This article here uses a couple of the studies I found on pubmed to show that not only is the slight Taurine depletion by Beta Alanine not detrimental to health, it is in fact HEALTHY in supplying the liver with increased anti oxidants and liver detoxifying agents.
Does beta-alanine protect organs?
Beta-alanine is best known for its role in improving exercise efficiency by reducing the buildup of hydrogen ions, or acid, in muscle. The increase in acidity produces muscle fatigue by inhibiting the function of energy-producing enzymes in muscle. Beta-alanine works because it’s a direct nutrient precursor of L-carnosine synthesis, which is a major intramuscular buffer.
But beta-alanine has lesser-known functions in the body, such as antioxidant activity and the ability to reduce the accumulation of beta-amyloid, a protein that is directly related to the onset of Alzheimer’s disease.
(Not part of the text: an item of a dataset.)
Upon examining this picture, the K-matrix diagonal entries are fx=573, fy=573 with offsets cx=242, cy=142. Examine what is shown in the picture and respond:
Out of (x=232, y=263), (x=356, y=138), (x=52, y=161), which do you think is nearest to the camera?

A new study shows that beta-alanine may also help protect the liver from the toxic effects of various substances.
The study found that beta-alanine decreased the liver content of another amino acid, taurine, by 60 percent. Taurine and beta-alanine compete for uptake into the body because they share a transport system. Taking taurine with beta-alanine results in the rapid excretion of taurine in the urine. In effect, beta-alanine blocks the normal reuptake of taurine in the kidneys. Taurine is synthesized in the body from sulfur-containing amino acids, mainly cysteine and methionine. When beta-alanine causes the body to excrete taurine, the body responds to the loss of taurine by retaining more cysteine.
That’s significant because cysteine is required for the synthesis of glutathione, a major cellular antioxidant and one of the primary detoxifying elements found in the liver. In the new study, mice were given 3 percent beta-alanine in their drinking water for one week, then were exposed to carbon tetrachloride, a substance known to cause liver toxicity. Other mice didn’t receive the beta-alanine. The mice that didn’t get the beta-alanine had elevated liver enzyme levels indicative of impending liver damage. Those that received the beta-alanine, however, had no liver enzyme elevations.
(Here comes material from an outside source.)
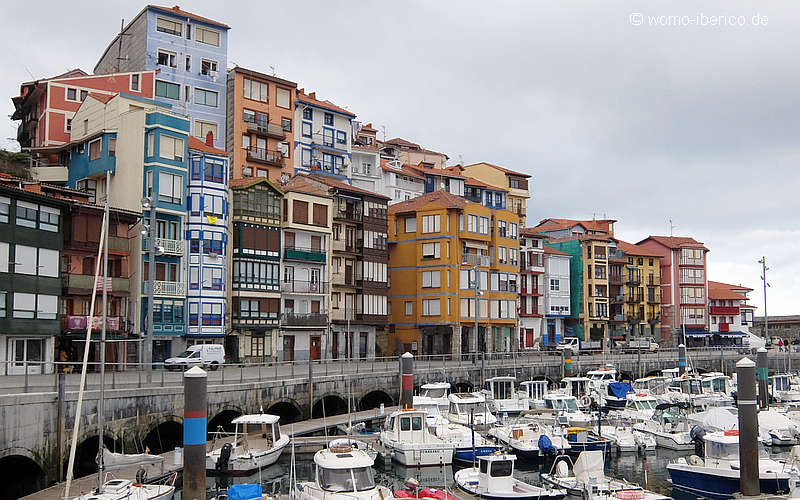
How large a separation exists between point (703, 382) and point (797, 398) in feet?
24.4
The study showed that beta-alanine increased both glutathione and taurine levels in the liver, likely through increasing cysteine availability. So beta-alanine may be a natural liver protector, since the major job of the liver is to degrade toxins. Beta-alanine may ease the work of the liver by promoting increased liver glutathione.
Another new study looked at the effects of beta-alanine in women who train. Twenty-two women got either beta-alanine or a placebo for 28 days. They underwent various tests, such as fatigue threshold and maximal oxygen consumption, before engaging in a submaximal cycling bout. Those in the beta-alanine group showed a 13.9 percent increase in ventilatory threshold, a 12.6 percent increase in time to fatigue and a 2.5 percent increase in time to exhaustion. Those in the placebo group showed no changes from baseline values.
The study shows that women respond much as men do to beta-alanine supplements. The increased exercise capacity in both sexes is related to the higher muscle carnosine stores they experienced after using beta-alanine supplements.
Lee, S.Y., et al. (2006). Effect of beta-alanine administration on carbon tetrachloride-induced acute hepatotoxicity. Amino Acids. In press.
Stout, J.R., et al. (2006). Effects of beta-alanine supplementation on the onset of neuromuscular fatigue and ventilatory threshold in women. Amino Acids. In press.